(Data extracted from a collection)
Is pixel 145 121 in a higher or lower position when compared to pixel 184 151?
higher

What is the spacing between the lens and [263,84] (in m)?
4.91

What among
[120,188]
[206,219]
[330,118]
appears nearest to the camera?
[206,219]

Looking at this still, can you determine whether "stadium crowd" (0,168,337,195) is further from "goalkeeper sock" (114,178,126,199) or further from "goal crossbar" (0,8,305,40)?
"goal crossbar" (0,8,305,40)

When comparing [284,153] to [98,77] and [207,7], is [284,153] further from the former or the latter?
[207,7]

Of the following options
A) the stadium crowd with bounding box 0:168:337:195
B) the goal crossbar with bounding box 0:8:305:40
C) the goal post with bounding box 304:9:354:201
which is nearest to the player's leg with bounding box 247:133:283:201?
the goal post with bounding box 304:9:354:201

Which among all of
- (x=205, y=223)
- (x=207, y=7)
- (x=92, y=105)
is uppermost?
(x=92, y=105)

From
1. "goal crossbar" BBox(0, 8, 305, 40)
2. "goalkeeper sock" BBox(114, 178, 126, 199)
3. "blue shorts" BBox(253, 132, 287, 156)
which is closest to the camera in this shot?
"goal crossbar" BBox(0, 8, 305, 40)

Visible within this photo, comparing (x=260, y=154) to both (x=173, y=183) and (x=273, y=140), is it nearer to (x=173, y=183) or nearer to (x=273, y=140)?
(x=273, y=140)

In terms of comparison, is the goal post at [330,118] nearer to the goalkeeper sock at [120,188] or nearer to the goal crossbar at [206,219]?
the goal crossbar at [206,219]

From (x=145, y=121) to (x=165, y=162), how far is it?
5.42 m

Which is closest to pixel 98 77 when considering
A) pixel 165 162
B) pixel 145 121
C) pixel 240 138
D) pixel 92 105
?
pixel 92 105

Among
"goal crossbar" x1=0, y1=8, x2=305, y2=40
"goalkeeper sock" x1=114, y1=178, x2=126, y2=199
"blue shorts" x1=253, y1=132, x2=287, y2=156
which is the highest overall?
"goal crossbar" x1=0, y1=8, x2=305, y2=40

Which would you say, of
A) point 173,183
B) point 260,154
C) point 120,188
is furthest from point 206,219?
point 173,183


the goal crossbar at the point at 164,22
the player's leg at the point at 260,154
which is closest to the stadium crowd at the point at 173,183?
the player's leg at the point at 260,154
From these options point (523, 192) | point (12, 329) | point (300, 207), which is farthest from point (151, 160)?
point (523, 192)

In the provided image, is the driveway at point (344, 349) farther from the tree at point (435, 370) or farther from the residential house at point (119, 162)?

▸ **EXERCISE**: Can you print every one of the records above again, word for word and in the same order?

▸ **IN RESPONSE**:
Is pixel 145 121 in a higher or lower position when compared to pixel 184 151?
higher

What is the spacing between the lens and [263,84] (in m)?
4.91

What among
[120,188]
[206,219]
[330,118]
appears nearest to the camera?
[206,219]

Looking at this still, can you determine whether "stadium crowd" (0,168,337,195) is further from "goalkeeper sock" (114,178,126,199) or further from "goal crossbar" (0,8,305,40)?
"goal crossbar" (0,8,305,40)

When comparing [284,153] to [98,77] and [207,7], is [284,153] further from the former or the latter?
[207,7]

Of the following options
A) the stadium crowd with bounding box 0:168:337:195
B) the goal crossbar with bounding box 0:8:305:40
C) the goal post with bounding box 304:9:354:201
which is nearest to the player's leg with bounding box 247:133:283:201?
the goal post with bounding box 304:9:354:201

Which among all of
- (x=205, y=223)
- (x=207, y=7)
- (x=92, y=105)
is uppermost?
(x=92, y=105)

From
1. "goal crossbar" BBox(0, 8, 305, 40)
2. "goalkeeper sock" BBox(114, 178, 126, 199)
3. "blue shorts" BBox(253, 132, 287, 156)
which is closest to the camera in this shot?
"goal crossbar" BBox(0, 8, 305, 40)

Visible within this photo, comparing (x=260, y=154) to both (x=173, y=183) and (x=273, y=140), is it nearer to (x=173, y=183) or nearer to (x=273, y=140)?
(x=273, y=140)

In terms of comparison, is the goal post at [330,118] nearer to the goalkeeper sock at [120,188] or nearer to the goal crossbar at [206,219]?
the goal crossbar at [206,219]

From (x=145, y=121) to (x=165, y=162), how far is it?
5.42 m

Which is closest to pixel 98 77 when considering
A) pixel 165 162
B) pixel 145 121
C) pixel 240 138
D) pixel 92 105
?
pixel 92 105

Among
"goal crossbar" x1=0, y1=8, x2=305, y2=40
"goalkeeper sock" x1=114, y1=178, x2=126, y2=199
"blue shorts" x1=253, y1=132, x2=287, y2=156
which is the highest overall?
"goal crossbar" x1=0, y1=8, x2=305, y2=40

Which would you say, of
A) point 173,183
B) point 260,154
C) point 120,188
is furthest from point 206,219?
point 173,183


the goal crossbar at the point at 164,22
the player's leg at the point at 260,154
which is closest to the stadium crowd at the point at 173,183?
the player's leg at the point at 260,154
From these options point (523, 192) | point (12, 329) | point (300, 207), which is farthest from point (151, 160)?
point (523, 192)

In the provided image, is the driveway at point (344, 349) farther from the tree at point (435, 370) or farther from the residential house at point (119, 162)?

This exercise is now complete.